Wednesday, May 24, 2023

16. The great war (2020-2021)

(the playlist)

His knuckles were bruised, from the punches he blew all my life. I think the physical abuse stopped somewhere at age 17, but the emotional and mental continued on to my adulthood. 

The war started again the year I was turning 25, two years after finding someone I wanted to marry. The way my father agreed to marry us in front of my partner's parents, but looked down on me behind them. The things he said about me thinking I was so mature, that I'd gotten big-headed since being with this person. 

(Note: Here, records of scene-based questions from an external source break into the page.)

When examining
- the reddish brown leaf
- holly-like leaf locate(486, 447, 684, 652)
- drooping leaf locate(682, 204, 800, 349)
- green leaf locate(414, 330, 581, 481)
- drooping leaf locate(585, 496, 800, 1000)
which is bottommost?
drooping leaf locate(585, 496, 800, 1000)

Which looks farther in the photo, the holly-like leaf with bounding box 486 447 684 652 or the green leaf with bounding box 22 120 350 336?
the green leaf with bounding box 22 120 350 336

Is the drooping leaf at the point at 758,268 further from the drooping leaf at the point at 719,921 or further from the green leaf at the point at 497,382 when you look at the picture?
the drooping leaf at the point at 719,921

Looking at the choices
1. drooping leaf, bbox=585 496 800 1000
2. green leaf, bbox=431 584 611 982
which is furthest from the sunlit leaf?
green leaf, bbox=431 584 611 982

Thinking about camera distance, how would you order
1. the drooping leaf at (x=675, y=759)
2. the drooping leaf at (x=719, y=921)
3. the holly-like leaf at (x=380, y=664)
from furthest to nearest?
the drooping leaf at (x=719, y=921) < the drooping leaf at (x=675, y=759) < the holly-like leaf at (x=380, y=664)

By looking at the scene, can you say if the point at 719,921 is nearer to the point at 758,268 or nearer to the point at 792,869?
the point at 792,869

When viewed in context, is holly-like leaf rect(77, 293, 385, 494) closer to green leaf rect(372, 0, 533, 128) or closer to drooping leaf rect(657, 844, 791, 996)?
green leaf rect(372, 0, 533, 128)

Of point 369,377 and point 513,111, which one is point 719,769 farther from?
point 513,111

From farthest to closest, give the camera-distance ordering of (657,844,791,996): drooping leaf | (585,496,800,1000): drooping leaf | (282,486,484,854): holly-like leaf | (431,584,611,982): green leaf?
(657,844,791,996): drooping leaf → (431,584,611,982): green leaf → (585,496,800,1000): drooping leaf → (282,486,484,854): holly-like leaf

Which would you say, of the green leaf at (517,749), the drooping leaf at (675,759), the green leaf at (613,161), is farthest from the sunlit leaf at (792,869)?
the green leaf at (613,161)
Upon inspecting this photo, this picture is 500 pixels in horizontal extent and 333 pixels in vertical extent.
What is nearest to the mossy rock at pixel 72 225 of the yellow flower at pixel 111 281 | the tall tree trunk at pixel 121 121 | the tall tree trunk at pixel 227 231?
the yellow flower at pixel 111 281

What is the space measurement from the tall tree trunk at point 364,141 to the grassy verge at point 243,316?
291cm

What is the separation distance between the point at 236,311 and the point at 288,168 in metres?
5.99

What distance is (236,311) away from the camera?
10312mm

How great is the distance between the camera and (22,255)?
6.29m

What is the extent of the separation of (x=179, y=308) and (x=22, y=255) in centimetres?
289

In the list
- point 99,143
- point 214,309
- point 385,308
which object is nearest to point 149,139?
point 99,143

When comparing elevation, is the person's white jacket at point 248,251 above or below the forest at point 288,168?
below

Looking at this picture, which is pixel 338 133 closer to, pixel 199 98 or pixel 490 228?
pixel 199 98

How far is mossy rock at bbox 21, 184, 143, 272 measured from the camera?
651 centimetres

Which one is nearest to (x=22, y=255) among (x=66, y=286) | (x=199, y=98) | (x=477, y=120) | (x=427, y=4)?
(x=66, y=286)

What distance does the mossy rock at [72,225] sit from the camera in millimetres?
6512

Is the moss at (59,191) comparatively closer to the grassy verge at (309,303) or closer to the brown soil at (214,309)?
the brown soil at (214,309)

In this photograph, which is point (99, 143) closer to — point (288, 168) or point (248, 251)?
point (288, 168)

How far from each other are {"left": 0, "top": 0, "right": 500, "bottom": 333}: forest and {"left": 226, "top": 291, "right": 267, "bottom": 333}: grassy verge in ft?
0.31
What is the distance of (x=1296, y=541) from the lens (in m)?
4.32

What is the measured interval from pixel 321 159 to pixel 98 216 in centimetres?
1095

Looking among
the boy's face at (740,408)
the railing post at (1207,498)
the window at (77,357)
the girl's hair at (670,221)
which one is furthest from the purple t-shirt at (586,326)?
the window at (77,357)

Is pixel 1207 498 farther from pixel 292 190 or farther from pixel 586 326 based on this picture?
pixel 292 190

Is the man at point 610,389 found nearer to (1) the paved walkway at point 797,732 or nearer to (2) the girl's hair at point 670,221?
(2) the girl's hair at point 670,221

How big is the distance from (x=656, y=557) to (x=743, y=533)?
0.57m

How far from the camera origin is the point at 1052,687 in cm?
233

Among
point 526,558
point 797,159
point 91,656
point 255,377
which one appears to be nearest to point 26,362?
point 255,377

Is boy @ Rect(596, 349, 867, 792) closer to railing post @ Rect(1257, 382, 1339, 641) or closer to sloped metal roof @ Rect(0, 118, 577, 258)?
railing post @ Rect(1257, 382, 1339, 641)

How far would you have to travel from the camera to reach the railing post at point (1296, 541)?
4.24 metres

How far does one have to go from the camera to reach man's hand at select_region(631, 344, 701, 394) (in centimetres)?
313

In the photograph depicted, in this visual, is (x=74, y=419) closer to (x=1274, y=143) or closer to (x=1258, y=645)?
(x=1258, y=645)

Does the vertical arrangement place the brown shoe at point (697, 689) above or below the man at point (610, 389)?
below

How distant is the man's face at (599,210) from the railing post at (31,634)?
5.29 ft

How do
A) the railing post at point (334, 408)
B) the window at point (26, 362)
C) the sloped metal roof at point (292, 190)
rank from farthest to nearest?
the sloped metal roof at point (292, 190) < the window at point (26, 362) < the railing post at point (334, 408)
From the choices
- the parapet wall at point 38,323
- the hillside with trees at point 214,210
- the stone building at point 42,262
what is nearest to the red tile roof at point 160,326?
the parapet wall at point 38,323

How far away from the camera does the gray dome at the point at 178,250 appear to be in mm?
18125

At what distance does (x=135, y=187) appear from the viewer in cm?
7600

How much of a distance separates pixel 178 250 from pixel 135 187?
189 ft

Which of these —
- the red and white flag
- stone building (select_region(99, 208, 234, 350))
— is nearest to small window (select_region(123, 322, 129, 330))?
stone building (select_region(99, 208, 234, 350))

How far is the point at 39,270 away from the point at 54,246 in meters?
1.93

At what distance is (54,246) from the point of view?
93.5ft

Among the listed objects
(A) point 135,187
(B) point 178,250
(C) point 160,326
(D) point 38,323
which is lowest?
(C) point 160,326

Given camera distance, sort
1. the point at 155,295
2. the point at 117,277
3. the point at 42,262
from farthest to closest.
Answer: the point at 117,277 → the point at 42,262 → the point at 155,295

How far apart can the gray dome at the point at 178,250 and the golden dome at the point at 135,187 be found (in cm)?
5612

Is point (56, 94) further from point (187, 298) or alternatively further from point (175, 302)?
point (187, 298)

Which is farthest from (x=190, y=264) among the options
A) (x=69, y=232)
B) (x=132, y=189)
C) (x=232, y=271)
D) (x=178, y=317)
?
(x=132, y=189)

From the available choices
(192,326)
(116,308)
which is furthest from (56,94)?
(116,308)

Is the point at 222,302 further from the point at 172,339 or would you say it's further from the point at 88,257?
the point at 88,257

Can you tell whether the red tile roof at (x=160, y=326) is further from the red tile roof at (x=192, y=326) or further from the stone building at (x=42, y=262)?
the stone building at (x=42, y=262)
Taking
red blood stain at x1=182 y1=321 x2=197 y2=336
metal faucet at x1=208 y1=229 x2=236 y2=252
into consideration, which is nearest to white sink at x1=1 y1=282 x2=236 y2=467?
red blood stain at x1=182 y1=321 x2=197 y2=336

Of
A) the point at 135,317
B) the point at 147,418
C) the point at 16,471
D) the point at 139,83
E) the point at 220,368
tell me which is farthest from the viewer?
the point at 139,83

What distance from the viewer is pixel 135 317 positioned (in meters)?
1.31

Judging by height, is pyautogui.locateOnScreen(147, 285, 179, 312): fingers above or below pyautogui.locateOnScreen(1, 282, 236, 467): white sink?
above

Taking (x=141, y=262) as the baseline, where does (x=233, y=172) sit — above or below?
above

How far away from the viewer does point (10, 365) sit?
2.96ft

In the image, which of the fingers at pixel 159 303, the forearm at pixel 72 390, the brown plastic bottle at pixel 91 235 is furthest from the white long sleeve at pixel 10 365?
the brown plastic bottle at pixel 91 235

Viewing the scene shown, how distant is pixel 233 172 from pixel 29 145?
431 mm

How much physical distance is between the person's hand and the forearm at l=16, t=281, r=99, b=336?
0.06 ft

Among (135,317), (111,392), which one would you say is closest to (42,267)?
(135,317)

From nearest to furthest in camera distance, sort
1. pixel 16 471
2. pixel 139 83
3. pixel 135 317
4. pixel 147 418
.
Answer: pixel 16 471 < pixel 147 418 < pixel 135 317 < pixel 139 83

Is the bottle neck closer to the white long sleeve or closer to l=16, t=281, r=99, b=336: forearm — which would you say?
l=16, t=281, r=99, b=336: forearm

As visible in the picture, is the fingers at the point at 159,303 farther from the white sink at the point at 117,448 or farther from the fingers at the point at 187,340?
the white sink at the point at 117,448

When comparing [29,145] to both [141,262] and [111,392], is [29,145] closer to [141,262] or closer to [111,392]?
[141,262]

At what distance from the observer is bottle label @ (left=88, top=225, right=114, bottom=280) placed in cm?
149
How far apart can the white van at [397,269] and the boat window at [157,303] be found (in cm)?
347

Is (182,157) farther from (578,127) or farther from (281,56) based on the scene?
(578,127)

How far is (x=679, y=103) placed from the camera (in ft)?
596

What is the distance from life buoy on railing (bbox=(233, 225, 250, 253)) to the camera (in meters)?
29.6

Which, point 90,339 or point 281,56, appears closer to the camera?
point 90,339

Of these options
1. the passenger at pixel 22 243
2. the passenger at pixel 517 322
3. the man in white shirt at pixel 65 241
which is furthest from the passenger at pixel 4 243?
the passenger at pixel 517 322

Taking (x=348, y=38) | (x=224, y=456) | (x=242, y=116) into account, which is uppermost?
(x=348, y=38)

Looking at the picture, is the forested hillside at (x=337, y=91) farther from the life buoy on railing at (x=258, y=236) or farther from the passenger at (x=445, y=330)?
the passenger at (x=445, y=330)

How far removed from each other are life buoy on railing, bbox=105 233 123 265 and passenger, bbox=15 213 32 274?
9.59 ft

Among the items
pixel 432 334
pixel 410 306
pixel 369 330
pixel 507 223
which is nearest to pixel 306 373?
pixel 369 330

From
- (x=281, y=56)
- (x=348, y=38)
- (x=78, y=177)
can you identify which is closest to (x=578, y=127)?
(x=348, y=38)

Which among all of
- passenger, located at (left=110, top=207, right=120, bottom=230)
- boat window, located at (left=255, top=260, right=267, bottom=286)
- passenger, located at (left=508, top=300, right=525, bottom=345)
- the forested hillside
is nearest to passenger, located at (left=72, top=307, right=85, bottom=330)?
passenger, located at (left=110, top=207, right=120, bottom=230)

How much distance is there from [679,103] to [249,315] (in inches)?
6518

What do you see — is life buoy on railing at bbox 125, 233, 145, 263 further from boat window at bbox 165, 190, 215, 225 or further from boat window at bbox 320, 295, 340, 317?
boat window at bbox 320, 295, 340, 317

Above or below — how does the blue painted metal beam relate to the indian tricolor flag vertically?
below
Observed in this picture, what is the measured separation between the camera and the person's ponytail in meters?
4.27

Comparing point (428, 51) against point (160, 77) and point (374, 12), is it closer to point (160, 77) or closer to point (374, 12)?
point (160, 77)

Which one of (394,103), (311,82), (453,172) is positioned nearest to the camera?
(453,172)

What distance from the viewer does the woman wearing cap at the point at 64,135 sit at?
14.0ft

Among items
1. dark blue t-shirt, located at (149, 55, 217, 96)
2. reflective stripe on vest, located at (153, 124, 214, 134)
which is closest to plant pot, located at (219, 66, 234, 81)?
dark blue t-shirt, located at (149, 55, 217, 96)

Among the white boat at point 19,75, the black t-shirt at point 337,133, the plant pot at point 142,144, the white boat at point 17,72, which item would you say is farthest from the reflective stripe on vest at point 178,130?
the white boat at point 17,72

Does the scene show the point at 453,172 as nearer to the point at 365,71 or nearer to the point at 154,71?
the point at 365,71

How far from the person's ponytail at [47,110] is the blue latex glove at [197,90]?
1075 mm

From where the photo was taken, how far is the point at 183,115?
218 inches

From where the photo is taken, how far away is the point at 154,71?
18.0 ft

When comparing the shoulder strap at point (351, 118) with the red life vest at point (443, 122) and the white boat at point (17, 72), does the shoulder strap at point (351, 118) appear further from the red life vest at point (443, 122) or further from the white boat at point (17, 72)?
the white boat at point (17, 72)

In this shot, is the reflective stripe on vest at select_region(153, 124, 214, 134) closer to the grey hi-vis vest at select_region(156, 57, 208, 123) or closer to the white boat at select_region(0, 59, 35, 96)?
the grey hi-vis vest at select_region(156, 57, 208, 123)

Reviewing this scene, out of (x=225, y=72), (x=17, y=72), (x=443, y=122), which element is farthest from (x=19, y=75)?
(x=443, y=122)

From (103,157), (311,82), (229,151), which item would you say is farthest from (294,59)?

My mother insisted on a traditional process, which includes a merisik. Something from the olden days, the guy's family comes to the girl's home, knock knock, we'd like to have your daughter as our son's wife. 

My mother insisted on it, my father refused it, and I was caught in between. I didn't want it either, but when the day came, I still wished for him to be around instead of lying about having to work. 

Then circuit breaker happened and the battle was taken underground, behind closed doors. The torment continued, adding on to the migraines I had from screwed body clocks and niblings shouting in the house all day. My father banging things around when I walked into the room, getting up from the dining table when I sat at it, my engagement day when again, he 'had to work'.

Getting engaged was only the beginning, it was a big step forward but it was only getting harder. I know he always saw me as a burden, maybe from the fact that in Islam, as a father he was responsible for my deeds. If so I never understood why he was so angry seeing me change for the better. His words, Dia ingat dia dah ada matair dia dah besar, tattooed on my mind.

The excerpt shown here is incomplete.